At the conclusion of the study, participants were asked to complete a post-simulation survey to assess the quality of the simulator on a 5-point Likert scale. The survey covered 5 categories that included the visual appearance of the simulation, the quality of models and textures, the realism of the simulator interface, how closely the task mirrored the actual surgical procedure, and the simulator’s overall effectiveness in teaching LHHR.

Two qualified raters, blinded to the participants' experience levels, independently evaluated the video recordings of performances using both global and task-specific metrics. Table 1 presents the global metrics derived from the OSATS rubric, whereas Table 2 displays the task-specific metrics grounded in the HTA [10, 25,26,27,28]. Among the OSATS domains, we excluded the scoring rubric for knowledge of instruments because all participants were provided with the same set of laparoscopic tools. Initially, the two raters assessed the performance of 5 participants, comparing their ratings to discuss the grading and to resolve discrepancies. They then evaluated another 5 videos to ensure concordance between their ratings and reviewed the intraclass correlation coefficient (ICC). Finally, each rater independently graded the remaining videos.

Table 1 Rubric for assessing performance using global metrics

Full size table

Table 2 Task-specific metrics for assessing performance of the creation and securing the wrap portion of the laparoscopic fundoplication procedure

Full size table

Data analysis

The ICC estimates and their 95% confident intervals for establishing interrater reliability (IRR) were calculated based on mean rating (k = 2), absolute agreement, and 2-way mixed-effects model. An ICC value between 0.75 and 0.9 was deemed good, while a value above 0.9 was deemed excellent for IRR [29]. A total score was calculated by first averaging the individual metric scores from both raters and then summing them up for both global and task-specific evaluations. The Spearman rank correlation test was used to assess the association between the total global and task-specific scores. To determine performance differences between the three groups, the data were first evaluated for normality using the Shapiro–Wilk test. If the data were normally distributed, a one-way analysis of variance (ANOVA) was conducted, followed by a pairwise t test with Bonferroni correction for post hoc analysis. If not normally distributed, the Kruskal–Wallis test was employed, followed by a pairwise Wilcoxon test with Benjamini–Hochberg correction. Post hoc effect size was reported when appropriate.

Sample size

A priori power analysis was conducted using the G*software [30] to test the difference in performance between the three groups, with α = 0.5, a medium effect size f = 0.5 and power β = 0.8. The analysis showed that a total of 30 subjects equally distributed in three groups was needed to achieve the necessary power.

Results

Phase I results

Task analysis

A total of 12 expert foregut surgeons participated in interviews for task analysis, spanning 720 min in total. Table 3 displays the HTA of LHHR, outlining 6 major tasks, 27 subtasks, and 19 major errors. Using the HTA (Table 3) and the cataloged errors, we formulated metrics for video-based assessment of the LHHR (see Appendix 1).

Table 3 Hierarchical task analysis of the laparoscopic hiatal hernia repair showing major tasks, sub-tasks, and errors

Full size table

Phase II results

Pre-survey results

Demographics

A total of 38 participants were recruited to complete the fundoplication simulation (Table 4).

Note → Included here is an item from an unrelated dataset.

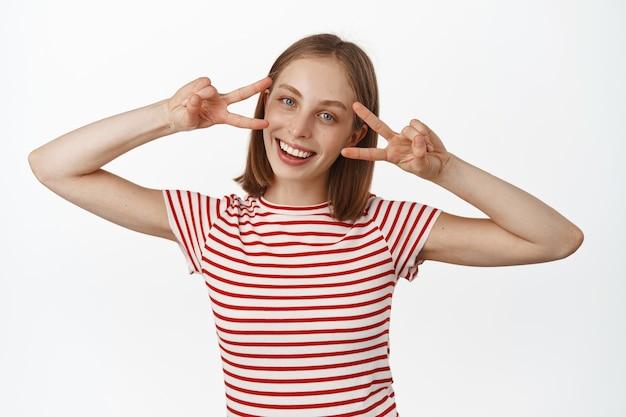 平和のvサイン、目の近くのディスコの指を示し、白い完璧な笑顔で笑って、正面を見て、白い壁に立って幸せな若いブロンドの女性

Participants were grouped into novice (n = 17, 45%), intermediate (n = 15, 39%), and expert (n = 6, 16%). Additionally, 50% (n = 19) were male, 45% (n = 17) were under the age of 30, 87% (n = 33) self-reported being right-handed, and 58% (n = 22) were wearing corrective lenses.

Table 4 Demographics of the participants

Full size table

Prior experience

The overwhelming majority of novice and intermediate participants (n = 28, 88%) reported having observed 0–10 HHRs, while 3 (9%) reported observing 11–30 cases and 1 (3%) reported observing 30–50 cases. Among the attending surgeons, most had observed and/or participated in at least 100 cases and only 1 reported observing/participating in less than 100 cases. Overall, 42% (n = 16) of the participants self-reported a prior exposure to a robotic (Da Vinci) or laparoscopic (Fundamentals of Laparoscopic Surgery) simulation trainer, indicating that a subset of participants had previous hands-on engagement or familiarity with the technology being assessed. Additionally, 37% (n = 14) reported having gaming experience, with more than half of them (n = 10) playing at least 1–5 h a week. None of the participants included in the study reported any exposure to VR laparoscopic training.

Post-simulation survey results

After the Nissen fundoplication task, we conducted a post-simulation survey in which participants rate the realism and usefulness of their experience on a scale of 1–5, with 1 being not realistic/useful and 5 being very realistic/useful. The survey questions covered 5 categories that included the realism of the anatomy of the model, the realism of the ex vivo porcine model (texture), the realism of the simulator interface (instruments, display), the overall realism of the task compared to the actual surgical task, and the overall perceived usefulness of the simulator for learning laparoscopic hiatal hernia surgical skills. Table 5 shows the survey results for the degree of realism and usefulness of the fundoplication simulation model. The vast majority of participants from all three groups rated the simulator’s realism aspects highly, recognizing its usefulness and capability to capture the essential features of the task, thus establishing the content alignment.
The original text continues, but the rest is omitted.